▶ [EXERCISE DESCRIPTION]
Copy the records below exactly as they are written.

▶ [DATA SECTION]
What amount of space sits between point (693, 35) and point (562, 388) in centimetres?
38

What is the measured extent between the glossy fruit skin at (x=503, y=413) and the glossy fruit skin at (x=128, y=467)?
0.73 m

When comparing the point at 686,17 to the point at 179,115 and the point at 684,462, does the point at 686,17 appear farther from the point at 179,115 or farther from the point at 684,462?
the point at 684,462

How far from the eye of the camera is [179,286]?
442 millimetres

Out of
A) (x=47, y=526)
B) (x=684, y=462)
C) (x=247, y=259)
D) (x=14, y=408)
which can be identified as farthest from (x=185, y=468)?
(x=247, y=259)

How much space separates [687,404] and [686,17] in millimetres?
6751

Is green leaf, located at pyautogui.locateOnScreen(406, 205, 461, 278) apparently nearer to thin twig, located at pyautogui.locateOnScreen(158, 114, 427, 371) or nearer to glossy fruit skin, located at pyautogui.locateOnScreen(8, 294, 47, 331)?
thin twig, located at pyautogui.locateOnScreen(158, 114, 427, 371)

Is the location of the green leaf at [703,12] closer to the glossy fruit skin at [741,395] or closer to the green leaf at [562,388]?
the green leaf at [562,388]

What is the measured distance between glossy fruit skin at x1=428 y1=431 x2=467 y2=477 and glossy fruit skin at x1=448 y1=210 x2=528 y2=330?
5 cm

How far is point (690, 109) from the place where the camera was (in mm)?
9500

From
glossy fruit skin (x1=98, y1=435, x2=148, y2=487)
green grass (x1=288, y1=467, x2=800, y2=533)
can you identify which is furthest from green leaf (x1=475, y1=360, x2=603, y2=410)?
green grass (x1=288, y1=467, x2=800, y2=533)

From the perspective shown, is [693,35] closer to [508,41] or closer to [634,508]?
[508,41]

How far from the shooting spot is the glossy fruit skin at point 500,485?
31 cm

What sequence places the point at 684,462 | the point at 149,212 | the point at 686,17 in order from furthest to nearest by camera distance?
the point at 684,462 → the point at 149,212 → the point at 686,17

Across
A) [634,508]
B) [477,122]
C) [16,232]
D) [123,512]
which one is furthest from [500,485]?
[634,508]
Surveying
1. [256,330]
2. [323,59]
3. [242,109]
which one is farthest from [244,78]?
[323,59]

▶ [SOLVED PROBLEM]
What amount of space sits between point (693, 35) and point (562, 388) in centimetres?
38

What is the measured extent between the glossy fruit skin at (x=503, y=413) and the glossy fruit skin at (x=128, y=467)?
0.73 m

When comparing the point at 686,17 to the point at 179,115 and the point at 684,462, does the point at 686,17 appear farther from the point at 179,115 or farther from the point at 684,462?
the point at 684,462

How far from the eye of the camera is [179,286]?
442 millimetres

Out of
A) (x=47, y=526)
B) (x=684, y=462)
C) (x=247, y=259)
D) (x=14, y=408)
which can be identified as farthest from (x=185, y=468)?
(x=247, y=259)

How much space separates [687,404] and [686,17] in millimetres?
6751

Is green leaf, located at pyautogui.locateOnScreen(406, 205, 461, 278) apparently nearer to thin twig, located at pyautogui.locateOnScreen(158, 114, 427, 371) or nearer to glossy fruit skin, located at pyautogui.locateOnScreen(8, 294, 47, 331)?
thin twig, located at pyautogui.locateOnScreen(158, 114, 427, 371)

Is the location of the green leaf at [703,12] closer to the glossy fruit skin at [741,395] or closer to the green leaf at [562,388]?
the green leaf at [562,388]

What is the measured distance between glossy fruit skin at x1=428 y1=431 x2=467 y2=477 and glossy fruit skin at x1=448 y1=210 x2=528 y2=330?
5 cm

How far is point (690, 109) from the place where the camera was (in mm)?
9500

From
glossy fruit skin (x1=98, y1=435, x2=148, y2=487)
green grass (x1=288, y1=467, x2=800, y2=533)
can you identify which is furthest from green leaf (x1=475, y1=360, x2=603, y2=410)?
green grass (x1=288, y1=467, x2=800, y2=533)

From the perspective shown, is [693,35] closer to [508,41] or closer to [634,508]?
[508,41]

How far from the shooting spot is the glossy fruit skin at point 500,485?
31 cm

What sequence places the point at 684,462 | the point at 149,212 | the point at 686,17 in order from furthest to nearest by camera distance?
the point at 684,462 → the point at 149,212 → the point at 686,17

Across
A) [634,508]
B) [477,122]
C) [16,232]
D) [123,512]
which one is furthest from [500,485]?
[634,508]
Surveying
1. [256,330]
2. [323,59]
3. [242,109]
which one is farthest from [244,78]?
[323,59]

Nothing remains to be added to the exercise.